How China, under Xi, lost the world’s goodwill | Opinion
On Friday morning, before many of us were awake, Prime Minister (PM) Narendra Modi was on his way to the India-China border posts. He inspected the preparations at Nimu, Ladkah. He met Indian Army and Indian Air Force soldiers as well as personnel from the Indo-Tibetan Border Police to ascertain the situation on the ground. He went on the Leh Sainik hospital where he met injured soldiers.
The visit by the PM in these fraught times sends out a message to the soldiers, the nation and the world — India will not give in to pressure from any quarter. This effort on the part of the PM was important in view of the grief and anger in the country after what happened in the Galwan Valley.
While it boosted the morale of the soldiers and offered some reassurance to the country, it was not lost on the Chinese as well. While the PM was still in Leh, a spokesperson for the foreign ministry in Beijing made a statement that negotiations were going on to resolve the border issue and that in this situation, no one should act in a manner that will worsen it. Was China going on the defensive or giving us some advice?
Whatever China’s motive was in making the statement, PM’s visit achieved its objective. This may further prove to be a roadblock to China’s ambitions. China, already in conflict with all the major powers of the world, is now confronting the elephant in its backyard, something which can hurt the dragon’s ambitions.
Here we should also note the steps taken by Australian Prime Minister Scott Morrison. He recently increased defence spending for the next decade by 40%, with a statement that the world is moving towards the situation which existed in 1930.
What happened in 1930? Those were the days of the Great Recession in the United States (US). Within a few years, World War II broke out. I am not suggesting that we are moving towards World War III. But China’s aggression and ambition have triggered a reset in global diplomacy. China has always had a bitter-sweet relationship with India, Taiwan, Vietnam and Japan. Australia, however, had been ambivalent and was not in this mix; yet, it seems to apprehend China’s trajectory.
The policy of aggressive nationalism, adopted by China’s hyper-ambitious leader President Xi Jinping, will probably not work out well for his country in the long-run. Until a few weeks ago, many countries including Canada, England, New Zealand, and Germany were interested in strengthening ties with China. But the situation has changed rapidly.
The world has become suspicious of Beijing after the repression of Hong Kong and Xinjiang, the lack of transparency on the Covid-19 outbreak and its predator maritime policy. British Prime Minister Boris Johnson recently made a statement in his parliament against China and expressed solidarity with the agitating citizens of Hong Kong. He even proposed giving British citizenship to the three million people of Hong Kong. The US House of Representatives unanimously passed the Hong Kong Autonomy Act to impose heavy fines and sanctions on banks and individuals involved in the suppression of democracy supporters in Hong Kong. German Chancellor Angela Merkel had already warned Beijing, whereas France and Japan have also expressed support for India after the Galwan incident.
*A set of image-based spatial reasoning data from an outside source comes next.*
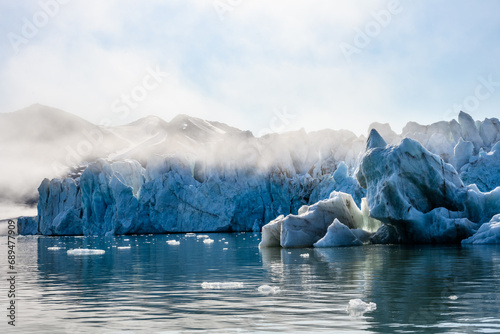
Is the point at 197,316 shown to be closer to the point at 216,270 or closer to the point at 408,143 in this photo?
the point at 216,270

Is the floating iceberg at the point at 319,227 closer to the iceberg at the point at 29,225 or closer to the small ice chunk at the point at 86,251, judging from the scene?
the small ice chunk at the point at 86,251

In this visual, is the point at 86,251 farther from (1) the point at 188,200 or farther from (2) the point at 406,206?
(1) the point at 188,200

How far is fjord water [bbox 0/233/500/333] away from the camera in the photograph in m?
7.59

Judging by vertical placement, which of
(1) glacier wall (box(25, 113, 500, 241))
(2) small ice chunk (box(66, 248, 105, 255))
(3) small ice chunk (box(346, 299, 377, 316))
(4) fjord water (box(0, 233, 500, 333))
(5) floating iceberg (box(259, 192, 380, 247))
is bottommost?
(4) fjord water (box(0, 233, 500, 333))

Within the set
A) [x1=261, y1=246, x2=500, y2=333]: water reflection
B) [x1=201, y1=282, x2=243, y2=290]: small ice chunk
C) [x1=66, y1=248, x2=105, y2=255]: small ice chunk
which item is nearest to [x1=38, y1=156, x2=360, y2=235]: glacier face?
[x1=66, y1=248, x2=105, y2=255]: small ice chunk

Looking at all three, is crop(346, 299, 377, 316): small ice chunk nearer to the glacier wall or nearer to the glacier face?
the glacier wall

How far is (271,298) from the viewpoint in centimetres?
1020

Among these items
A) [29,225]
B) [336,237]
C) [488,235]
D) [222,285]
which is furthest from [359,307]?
[29,225]

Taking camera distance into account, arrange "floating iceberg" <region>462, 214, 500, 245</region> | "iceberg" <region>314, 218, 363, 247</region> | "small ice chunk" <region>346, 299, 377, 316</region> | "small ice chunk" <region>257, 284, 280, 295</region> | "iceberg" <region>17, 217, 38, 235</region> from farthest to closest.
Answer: "iceberg" <region>17, 217, 38, 235</region>, "iceberg" <region>314, 218, 363, 247</region>, "floating iceberg" <region>462, 214, 500, 245</region>, "small ice chunk" <region>257, 284, 280, 295</region>, "small ice chunk" <region>346, 299, 377, 316</region>

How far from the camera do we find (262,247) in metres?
29.7

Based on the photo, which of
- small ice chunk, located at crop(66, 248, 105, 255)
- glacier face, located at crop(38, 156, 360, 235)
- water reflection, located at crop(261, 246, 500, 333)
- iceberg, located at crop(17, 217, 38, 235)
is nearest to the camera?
water reflection, located at crop(261, 246, 500, 333)

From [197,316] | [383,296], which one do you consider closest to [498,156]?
[383,296]

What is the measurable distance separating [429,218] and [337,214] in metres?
5.17

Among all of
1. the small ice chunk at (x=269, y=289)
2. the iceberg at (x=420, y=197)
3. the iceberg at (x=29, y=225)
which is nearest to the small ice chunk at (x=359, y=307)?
the small ice chunk at (x=269, y=289)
Canada’s Prime Minister Justin Trudeau is considered a supporter of Beijing, but public sentiment in his country has turned against this. In one survey, there has been a decrease of more than 20% in China’s popularity in Canada.
It would be erroneous to think that Huawei and other Chinese companies will always function with the help of the government in the 5G tech business. Huawei is already considered a problem in the US and Europe. In today’s world, where data is important, there are suspicions about what Chinese corporations are using our data for after offering tempting discounts on their technology. India has banned 59 Chinese apps based on this logic. Chinese companies have also lost many contracts. If this trend catches on in other countries, Beijing will be forced to rethink its policies.
US President Donald Trump wants to continue with this policy of shutting China out as much as possible. Joe Biden, who is most likely to challenge him in the next election, is also of the same view. We are approaching a situation where powerful western countries and larger Asian countries will be suspicious of China but where Latin American, African, East European and smaller Asian countries may still be locked into a relationship of dependence with China.
Irrespective of how things pan out, one thing is certain. China, with its belligerent attitude, has put a spoke in the works of the possibility of rewriting a magnificent chapter of human history going forward. It is a well-known fact that from the first century AD to 1820, India and China generated almost half the world’s Gross Domestic Product. If the two countries work together, they could recreate some of the glory of the past and be a beacon to the world. But China, with its territorial ambitions and disregard for international law, has put paid to that for now.